On paper, the Mega 8 offers a larger 13″ canvas versus the Mega 3's 12.1″, but the resolution tells a very different story. The Mega 3 packs a 2560 × 1600 px panel delivering 249 ppi, while the Mega 8 resolves only 1920 × 1200 px across its bigger screen — resulting in a noticeably softer 174 ppi. That 75 ppi gap is far from trivial: at typical tablet viewing distances, text edges, fine UI elements, and detailed images will appear meaningfully crisper on the Mega 3. For reading, document work, or any content where sharpness matters, the Mega 3's pixel density is a genuine everyday advantage.

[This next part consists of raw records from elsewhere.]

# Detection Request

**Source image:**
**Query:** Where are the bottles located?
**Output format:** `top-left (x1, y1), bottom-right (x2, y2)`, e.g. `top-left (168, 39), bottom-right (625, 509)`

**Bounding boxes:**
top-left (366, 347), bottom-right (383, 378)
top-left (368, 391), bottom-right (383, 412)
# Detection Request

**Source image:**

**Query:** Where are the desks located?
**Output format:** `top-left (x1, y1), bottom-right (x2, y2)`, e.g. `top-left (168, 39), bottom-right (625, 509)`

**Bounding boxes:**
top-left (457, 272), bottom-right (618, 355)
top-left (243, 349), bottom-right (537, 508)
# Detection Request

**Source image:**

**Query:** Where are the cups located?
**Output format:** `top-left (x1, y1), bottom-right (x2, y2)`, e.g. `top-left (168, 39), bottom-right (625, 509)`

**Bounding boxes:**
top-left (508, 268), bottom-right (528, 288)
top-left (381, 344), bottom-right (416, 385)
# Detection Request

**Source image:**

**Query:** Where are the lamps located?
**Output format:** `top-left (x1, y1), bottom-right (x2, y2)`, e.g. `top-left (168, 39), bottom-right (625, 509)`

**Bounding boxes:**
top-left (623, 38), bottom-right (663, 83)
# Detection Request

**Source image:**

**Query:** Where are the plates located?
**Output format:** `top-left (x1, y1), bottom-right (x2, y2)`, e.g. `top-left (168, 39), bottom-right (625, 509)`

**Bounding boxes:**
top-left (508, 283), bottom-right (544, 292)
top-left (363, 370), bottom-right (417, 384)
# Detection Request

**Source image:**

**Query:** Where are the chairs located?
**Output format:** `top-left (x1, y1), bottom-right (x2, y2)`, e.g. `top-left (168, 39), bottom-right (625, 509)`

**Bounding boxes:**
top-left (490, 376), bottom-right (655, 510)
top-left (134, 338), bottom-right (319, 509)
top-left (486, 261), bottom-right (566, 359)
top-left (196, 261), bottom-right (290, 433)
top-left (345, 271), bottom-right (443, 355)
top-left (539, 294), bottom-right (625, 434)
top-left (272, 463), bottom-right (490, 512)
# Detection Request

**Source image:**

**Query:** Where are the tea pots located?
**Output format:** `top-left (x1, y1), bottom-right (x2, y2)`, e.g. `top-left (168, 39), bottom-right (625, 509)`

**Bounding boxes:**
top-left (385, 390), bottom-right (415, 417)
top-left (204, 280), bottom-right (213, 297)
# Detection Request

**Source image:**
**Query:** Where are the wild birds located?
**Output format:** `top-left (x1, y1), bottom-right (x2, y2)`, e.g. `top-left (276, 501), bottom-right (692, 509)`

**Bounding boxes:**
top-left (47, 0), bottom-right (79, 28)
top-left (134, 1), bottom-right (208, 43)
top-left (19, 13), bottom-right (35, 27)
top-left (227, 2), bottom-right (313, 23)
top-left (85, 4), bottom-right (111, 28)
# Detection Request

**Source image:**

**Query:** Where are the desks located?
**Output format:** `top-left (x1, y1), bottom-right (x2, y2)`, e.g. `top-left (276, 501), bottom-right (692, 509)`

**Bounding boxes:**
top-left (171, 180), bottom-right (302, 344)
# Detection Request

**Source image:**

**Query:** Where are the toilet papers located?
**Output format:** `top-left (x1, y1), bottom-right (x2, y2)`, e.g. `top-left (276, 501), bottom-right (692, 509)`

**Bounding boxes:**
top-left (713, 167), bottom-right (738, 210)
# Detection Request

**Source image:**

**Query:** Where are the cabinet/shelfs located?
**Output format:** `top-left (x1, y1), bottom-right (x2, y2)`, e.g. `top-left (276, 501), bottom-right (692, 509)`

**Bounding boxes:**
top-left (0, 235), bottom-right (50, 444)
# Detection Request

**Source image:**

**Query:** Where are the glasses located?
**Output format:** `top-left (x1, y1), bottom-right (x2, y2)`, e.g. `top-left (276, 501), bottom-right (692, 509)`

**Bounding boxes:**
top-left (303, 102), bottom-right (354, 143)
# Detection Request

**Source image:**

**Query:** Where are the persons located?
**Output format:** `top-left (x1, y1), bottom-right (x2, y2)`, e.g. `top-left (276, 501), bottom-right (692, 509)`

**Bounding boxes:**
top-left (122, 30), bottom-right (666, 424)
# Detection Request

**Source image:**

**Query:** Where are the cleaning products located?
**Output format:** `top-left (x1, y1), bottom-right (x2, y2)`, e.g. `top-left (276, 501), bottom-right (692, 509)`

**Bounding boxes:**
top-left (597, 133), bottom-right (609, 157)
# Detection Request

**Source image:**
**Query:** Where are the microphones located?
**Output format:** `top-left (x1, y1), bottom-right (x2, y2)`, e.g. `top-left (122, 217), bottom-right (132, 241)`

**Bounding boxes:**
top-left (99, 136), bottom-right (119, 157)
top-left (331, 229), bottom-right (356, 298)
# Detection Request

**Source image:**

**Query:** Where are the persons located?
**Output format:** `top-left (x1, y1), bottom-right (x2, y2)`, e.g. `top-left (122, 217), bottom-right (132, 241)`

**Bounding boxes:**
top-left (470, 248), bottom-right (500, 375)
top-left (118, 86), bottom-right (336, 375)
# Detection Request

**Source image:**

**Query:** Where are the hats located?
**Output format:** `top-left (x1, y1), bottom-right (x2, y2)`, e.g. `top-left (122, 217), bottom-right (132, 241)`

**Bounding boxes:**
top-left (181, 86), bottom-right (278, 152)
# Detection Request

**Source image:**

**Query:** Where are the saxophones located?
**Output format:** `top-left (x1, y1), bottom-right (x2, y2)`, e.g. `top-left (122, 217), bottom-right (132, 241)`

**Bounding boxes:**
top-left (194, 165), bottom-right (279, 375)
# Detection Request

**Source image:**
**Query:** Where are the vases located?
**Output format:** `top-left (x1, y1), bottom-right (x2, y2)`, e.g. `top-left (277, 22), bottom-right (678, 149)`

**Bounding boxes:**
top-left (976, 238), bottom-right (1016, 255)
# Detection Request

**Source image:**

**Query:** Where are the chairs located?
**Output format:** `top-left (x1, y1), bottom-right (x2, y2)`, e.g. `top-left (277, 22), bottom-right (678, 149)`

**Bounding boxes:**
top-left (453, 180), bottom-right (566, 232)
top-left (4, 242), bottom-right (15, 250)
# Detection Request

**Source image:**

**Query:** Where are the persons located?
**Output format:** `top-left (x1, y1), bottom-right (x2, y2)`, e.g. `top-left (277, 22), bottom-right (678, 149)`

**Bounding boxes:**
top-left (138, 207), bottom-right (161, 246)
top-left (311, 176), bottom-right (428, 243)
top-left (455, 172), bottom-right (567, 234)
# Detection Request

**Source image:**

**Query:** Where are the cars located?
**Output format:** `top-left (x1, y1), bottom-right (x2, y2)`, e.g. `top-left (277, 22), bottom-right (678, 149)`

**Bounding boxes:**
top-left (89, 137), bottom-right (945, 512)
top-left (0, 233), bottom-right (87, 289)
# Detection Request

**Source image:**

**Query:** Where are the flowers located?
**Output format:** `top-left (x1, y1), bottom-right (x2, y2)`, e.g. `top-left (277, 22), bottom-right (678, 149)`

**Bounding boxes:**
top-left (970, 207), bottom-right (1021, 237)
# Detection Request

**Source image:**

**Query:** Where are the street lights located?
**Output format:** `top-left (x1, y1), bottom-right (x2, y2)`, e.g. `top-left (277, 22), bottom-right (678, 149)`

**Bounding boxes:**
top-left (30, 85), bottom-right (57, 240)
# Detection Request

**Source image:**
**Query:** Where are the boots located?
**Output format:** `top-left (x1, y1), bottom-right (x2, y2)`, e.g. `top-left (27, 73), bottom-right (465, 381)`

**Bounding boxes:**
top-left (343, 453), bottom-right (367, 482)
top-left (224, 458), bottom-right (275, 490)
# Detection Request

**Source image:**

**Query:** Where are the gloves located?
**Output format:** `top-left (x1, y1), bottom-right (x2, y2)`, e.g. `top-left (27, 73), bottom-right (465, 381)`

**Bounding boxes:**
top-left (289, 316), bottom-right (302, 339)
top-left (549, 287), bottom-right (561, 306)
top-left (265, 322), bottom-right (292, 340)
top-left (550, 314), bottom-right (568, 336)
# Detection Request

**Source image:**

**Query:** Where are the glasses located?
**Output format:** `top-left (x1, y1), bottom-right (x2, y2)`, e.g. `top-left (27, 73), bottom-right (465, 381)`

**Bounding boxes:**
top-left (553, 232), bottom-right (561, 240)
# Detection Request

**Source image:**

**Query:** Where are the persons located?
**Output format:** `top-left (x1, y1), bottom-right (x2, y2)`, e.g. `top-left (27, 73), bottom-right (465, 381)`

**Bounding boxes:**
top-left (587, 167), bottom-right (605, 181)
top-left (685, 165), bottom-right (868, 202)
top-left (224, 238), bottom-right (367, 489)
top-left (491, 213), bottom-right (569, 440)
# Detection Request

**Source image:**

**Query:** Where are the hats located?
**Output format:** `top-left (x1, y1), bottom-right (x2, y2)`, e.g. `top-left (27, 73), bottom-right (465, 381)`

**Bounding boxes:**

Where the Mega 8 recovers some ground is with its anti-reflection coating, a feature the Mega 3 lacks entirely. In bright ambient conditions — near a window or outdoors — this coating reduces glare and diffuses light bouncing off the panel, keeping content legible where a bare glass surface would wash out. Neither tablet supports HDR10, Dolby Vision, or any advanced dynamic range format, and both use standard IPS LCD technology, so color volume and contrast depth are similarly constrained across the board.
The display advantage ultimately depends on use environment. For controlled indoor settings where sharpness is the priority, the Mega 3 wins clearly on pixel density alone. The Mega 8's anti-reflection coating offers a practical edge in high-glare scenarios, but it cannot compensate for a pixel density deficit this significant for detail-oriented tasks.